Recently, this blog has been receiving a little bit less attention than normal, as the pull of Twitter grows stronger. It’s deceptively easy to forget that some people not only read Street Level Japan, but have opinions about what’s written here! Among the different types of responses to this blog, the most satisfying might be to receive a comment that not only disagrees with a post, but shows conclusively that it’s incorrect.
This recently happened with the work of Stephen Vaughan, a British photographer about whom I wrote a couple of posts in March. Stephen was in Japan on March 11, working on a long-term project about, of all things, the possibility of a major earthquake. Based on some second-hand information, I wrote a post expressing some disappointment that he had (allegedly) been discouraged by the earthquake, and effectively stopped shooting the project. This is absolutely not the case.
In reality, Stephen traveled to areas in Iwate to photograph the damage caused by the tsunami, as well as an evacuation center. In his own words:
The work that I made in Iwate was driven by a responsibility to bear witness to what had happened. I was totally committed to recording and documenting what I saw with as much depth and clarity as I was able. I am not a photo-journalist in the classic sense (I work with large-format cameras) and there were many other photographers making those kinds of pictures. Instead, I continued to use the visual language that I had established in the project so far, in which the emphasis is on a stilled and descriptive clarity and simplicity.

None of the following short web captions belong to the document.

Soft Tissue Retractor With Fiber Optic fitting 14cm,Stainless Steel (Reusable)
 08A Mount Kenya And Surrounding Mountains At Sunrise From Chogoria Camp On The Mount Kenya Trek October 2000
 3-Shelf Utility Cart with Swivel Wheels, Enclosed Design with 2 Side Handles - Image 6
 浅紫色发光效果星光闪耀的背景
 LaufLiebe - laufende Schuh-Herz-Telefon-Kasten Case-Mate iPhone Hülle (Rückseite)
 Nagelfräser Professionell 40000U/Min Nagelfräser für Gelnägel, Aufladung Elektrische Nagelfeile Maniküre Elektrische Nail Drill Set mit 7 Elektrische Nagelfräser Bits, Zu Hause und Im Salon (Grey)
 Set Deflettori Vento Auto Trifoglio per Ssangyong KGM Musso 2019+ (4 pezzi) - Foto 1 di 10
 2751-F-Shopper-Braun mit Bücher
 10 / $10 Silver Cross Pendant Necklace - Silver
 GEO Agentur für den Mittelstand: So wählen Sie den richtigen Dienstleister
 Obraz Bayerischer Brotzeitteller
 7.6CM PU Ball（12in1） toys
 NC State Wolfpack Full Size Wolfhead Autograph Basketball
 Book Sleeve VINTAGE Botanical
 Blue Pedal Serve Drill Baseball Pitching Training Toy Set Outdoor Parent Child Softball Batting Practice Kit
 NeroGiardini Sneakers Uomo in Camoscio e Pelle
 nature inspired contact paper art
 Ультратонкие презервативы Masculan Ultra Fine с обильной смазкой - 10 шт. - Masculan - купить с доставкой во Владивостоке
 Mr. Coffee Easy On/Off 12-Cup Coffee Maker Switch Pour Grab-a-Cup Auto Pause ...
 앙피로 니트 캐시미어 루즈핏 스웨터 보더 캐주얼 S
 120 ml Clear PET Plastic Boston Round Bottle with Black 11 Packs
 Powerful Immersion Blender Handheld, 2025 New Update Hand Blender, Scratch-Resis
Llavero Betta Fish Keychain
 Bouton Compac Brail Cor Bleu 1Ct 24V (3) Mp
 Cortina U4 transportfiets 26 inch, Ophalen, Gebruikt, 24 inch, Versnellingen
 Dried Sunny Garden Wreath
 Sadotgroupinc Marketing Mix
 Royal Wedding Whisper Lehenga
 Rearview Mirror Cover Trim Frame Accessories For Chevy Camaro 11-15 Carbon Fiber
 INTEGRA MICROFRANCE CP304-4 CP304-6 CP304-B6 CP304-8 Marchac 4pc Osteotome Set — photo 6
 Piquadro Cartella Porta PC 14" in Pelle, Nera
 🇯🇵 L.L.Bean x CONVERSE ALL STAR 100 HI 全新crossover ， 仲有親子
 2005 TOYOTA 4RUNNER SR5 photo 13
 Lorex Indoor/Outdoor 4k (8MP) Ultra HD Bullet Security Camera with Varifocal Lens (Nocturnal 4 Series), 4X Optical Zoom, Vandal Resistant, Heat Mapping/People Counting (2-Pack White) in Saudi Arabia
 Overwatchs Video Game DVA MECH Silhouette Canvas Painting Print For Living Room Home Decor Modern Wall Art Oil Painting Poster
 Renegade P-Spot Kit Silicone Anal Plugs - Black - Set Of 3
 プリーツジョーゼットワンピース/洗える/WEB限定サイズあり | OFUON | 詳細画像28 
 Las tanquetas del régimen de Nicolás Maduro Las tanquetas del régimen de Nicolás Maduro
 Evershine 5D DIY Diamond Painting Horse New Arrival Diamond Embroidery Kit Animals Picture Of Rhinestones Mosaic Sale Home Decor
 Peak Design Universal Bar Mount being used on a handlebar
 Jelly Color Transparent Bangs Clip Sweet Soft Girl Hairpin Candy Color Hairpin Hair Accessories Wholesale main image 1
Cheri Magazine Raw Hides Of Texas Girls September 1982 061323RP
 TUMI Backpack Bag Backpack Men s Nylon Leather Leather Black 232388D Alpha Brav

Some of Stephen’s photographs from Iwate, as well as earlier photographs from this series, can be seen on his website. In my mind, it’s still too early to consider a large body of work on the earthquake, but with time, “A Catfish Sleeps” certainly has the potential to be one of the definitive photographic documents of this disaster. I just hope that the project hasn’t ended.
Update: Stephen says: “I definitely intend to go back to Iwate and Tokyo at some stage, to continue the project. I don’t yet know what form this will take but I won’t be seeking a simple resolution to what has happened.” Also, he’s kindly allowed me to post this link to a 140-page dummy version of “A Catfish Sleeps” on Issu. Definitely worth a look.